His enthusiasm has caught on. The Clinton Foundation invited him to develop nutritious lunch recipes across the country with the Alliance for a Healthier Generation — the former President wrote a blurb for his book — and has teamed up with First Lady Michelle Obama in her Let’s Move! initiative to end childhood obesity.
He’s also been mentored by Food Network icons such as Rachael Ray and Ingrid Hoffman even as he continues acting and starts at NYU, where his interests vary from international business to broadcast journalism. (“Oh, my God, I’d love to be the next Anderson Cooper or Wolf Blitzer,” he said.)
Maybe the best unintended consequences of his food science experiments, though, have come at home.
He regularly cooks salt-free dishes for his 96-year-old great-grandmother, Aline Pokrass, who lives in South Florida and is on dialysis. He loves it when his grandmother Caryn Blank calls him out of the blue to mention how delicious his vanilla-bean pound cake is (hint, hint). And his parents have become regulars in the kitchen after work.
“Instead of these things being passed down, I feel like they’re being passed up,” he said.
His most successful recipe, it seems, has been for bringing his busy family together around the dinner table.
From “KewlBites,” by Reed Alexander
YIELD: 3 to 5 servings (2 to 3 sliders per serving)
1/2 cup diced sweet onion
3 tablespoons minced fresh flat-leaf parsley
1 tablespoon Dijon mustard
2 teaspoons minced garlic
1/2 teaspoon sea salt
1/2 teaspoon ground black pepper
11/2 pounds 90 percent lean ground sirloin beef
3 tablespoons plus 1 teaspoon grated Cheddar cheese
10 whole wheat slider buns (if desired, hollow out extra bread)
Toppings of choice, such as lettuce, tomatoes, pickles, onions (optional)
In the bowl of a food processor, combine the onion, parsley, mustard, garlic, salt, and pepper and pulse to combine. Transfer to a large mixing bowl, add the ground beef, and stir until just incorporated.
Divide the meat into 10 equal portions and shape into balls. Make an indentation in the center of each ball with your thumb and fill with 1 teaspoon Cheddar. Cover the cheese with the meat and press down slightly to form a patty.

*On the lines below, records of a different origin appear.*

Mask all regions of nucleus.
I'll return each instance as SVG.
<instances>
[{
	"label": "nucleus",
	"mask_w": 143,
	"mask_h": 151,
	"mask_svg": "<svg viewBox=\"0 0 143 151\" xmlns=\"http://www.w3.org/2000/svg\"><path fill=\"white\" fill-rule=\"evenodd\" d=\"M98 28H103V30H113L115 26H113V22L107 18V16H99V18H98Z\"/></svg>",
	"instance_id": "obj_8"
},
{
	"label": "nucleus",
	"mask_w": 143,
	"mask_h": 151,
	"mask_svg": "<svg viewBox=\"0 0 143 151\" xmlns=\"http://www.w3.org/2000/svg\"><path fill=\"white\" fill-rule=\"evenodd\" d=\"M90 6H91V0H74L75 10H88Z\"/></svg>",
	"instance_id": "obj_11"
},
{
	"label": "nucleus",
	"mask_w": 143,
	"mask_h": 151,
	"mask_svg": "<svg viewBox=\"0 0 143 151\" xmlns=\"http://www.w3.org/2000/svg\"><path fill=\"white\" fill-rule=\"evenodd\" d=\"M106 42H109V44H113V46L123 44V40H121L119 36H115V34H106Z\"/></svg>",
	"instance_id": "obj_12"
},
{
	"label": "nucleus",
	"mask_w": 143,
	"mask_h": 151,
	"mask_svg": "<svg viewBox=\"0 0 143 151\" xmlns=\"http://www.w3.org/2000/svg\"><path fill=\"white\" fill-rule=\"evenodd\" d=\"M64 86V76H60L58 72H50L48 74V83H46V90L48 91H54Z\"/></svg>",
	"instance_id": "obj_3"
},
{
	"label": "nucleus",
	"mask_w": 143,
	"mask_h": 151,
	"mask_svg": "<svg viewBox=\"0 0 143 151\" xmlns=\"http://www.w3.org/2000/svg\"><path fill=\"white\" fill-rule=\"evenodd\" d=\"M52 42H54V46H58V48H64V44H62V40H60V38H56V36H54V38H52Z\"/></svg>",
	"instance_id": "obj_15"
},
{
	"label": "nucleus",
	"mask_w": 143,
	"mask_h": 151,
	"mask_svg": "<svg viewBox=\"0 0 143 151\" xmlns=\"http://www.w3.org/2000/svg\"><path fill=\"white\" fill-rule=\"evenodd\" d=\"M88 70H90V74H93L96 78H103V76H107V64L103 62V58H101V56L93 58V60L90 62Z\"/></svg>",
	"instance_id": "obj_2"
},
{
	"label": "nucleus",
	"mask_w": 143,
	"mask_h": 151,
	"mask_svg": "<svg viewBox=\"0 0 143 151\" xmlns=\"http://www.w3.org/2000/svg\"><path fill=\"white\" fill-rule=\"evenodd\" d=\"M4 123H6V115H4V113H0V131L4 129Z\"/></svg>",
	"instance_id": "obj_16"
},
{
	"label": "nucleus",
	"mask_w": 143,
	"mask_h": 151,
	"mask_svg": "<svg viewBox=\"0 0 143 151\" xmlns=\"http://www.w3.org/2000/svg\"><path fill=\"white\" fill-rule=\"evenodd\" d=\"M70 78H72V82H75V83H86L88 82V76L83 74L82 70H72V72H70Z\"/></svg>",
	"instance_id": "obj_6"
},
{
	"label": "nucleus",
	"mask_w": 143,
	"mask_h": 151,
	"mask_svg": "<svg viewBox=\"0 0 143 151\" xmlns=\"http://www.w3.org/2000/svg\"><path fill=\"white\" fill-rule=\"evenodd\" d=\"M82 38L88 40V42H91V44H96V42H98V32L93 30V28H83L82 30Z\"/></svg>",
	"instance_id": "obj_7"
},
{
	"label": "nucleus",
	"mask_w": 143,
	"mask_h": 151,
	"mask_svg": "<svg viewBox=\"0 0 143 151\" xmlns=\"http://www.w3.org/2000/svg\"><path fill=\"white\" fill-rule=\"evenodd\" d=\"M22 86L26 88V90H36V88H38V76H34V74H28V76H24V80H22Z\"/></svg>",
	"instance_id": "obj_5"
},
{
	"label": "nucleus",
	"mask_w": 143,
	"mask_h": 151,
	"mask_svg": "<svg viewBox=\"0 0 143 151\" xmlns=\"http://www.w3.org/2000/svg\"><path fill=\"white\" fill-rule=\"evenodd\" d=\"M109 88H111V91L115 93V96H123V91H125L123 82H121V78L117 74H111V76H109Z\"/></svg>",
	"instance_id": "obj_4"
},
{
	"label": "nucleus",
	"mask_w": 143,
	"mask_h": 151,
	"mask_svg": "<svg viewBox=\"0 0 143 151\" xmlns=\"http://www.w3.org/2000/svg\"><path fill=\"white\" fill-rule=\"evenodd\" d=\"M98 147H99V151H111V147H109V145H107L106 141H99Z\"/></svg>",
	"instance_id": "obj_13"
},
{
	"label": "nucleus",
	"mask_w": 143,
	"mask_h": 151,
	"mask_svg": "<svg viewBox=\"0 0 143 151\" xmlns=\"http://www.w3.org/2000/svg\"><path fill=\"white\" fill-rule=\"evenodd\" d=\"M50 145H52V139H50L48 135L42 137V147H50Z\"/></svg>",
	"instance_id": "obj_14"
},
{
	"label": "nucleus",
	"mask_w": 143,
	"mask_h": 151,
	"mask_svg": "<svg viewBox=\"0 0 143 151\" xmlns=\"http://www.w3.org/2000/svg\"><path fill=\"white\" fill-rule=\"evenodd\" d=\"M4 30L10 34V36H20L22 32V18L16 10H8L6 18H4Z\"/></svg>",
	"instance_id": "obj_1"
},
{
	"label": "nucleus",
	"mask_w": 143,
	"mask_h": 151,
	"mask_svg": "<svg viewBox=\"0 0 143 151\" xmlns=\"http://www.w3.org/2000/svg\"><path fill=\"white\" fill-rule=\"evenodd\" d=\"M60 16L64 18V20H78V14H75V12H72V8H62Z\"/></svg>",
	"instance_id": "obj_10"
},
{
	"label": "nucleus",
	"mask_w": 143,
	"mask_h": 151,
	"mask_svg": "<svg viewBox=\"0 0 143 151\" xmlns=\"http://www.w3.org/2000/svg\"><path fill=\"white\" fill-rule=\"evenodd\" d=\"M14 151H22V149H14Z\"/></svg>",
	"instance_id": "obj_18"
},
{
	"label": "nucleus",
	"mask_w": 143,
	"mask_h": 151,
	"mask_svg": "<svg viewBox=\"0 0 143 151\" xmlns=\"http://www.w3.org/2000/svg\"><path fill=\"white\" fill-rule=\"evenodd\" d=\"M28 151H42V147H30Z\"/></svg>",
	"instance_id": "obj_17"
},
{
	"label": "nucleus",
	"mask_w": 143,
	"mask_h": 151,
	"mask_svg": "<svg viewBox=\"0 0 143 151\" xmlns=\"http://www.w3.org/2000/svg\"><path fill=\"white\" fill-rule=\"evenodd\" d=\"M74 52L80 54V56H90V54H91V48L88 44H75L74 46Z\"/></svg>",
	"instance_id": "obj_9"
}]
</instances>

Preheat the grill to medium or heat a grill pan over medium heat on the stovetop. Lightly coat the grates with olive oil. Grill the sliders until browned and cooked through, 5 to 7 minutes per side. Place the patties on the buns, add toppings as desired, and serve.
Kewl Chopped Guacamole Salad
YIELD: 6 servings
4 ripe roma tomatoes, cut into 1/2-inch chunks
1 large yellow tomato, cut into 1/2-inch chunks
4 ripe avocadoes, cut into 1/2-inch chunks
1 sweet white onion, cut into 1/4-inch chunks
1 bunch fresh cilantro, chopped
Juice of 2 lemons
In a large bowl, gently combine the red and yellow tomatoes, avocadoes, onion, cilantro, and salt and pepper to taste. Add the lemon juice and toss lightly to combine.
Serve for lunch or in a bowl alongside chips for a snack or starter.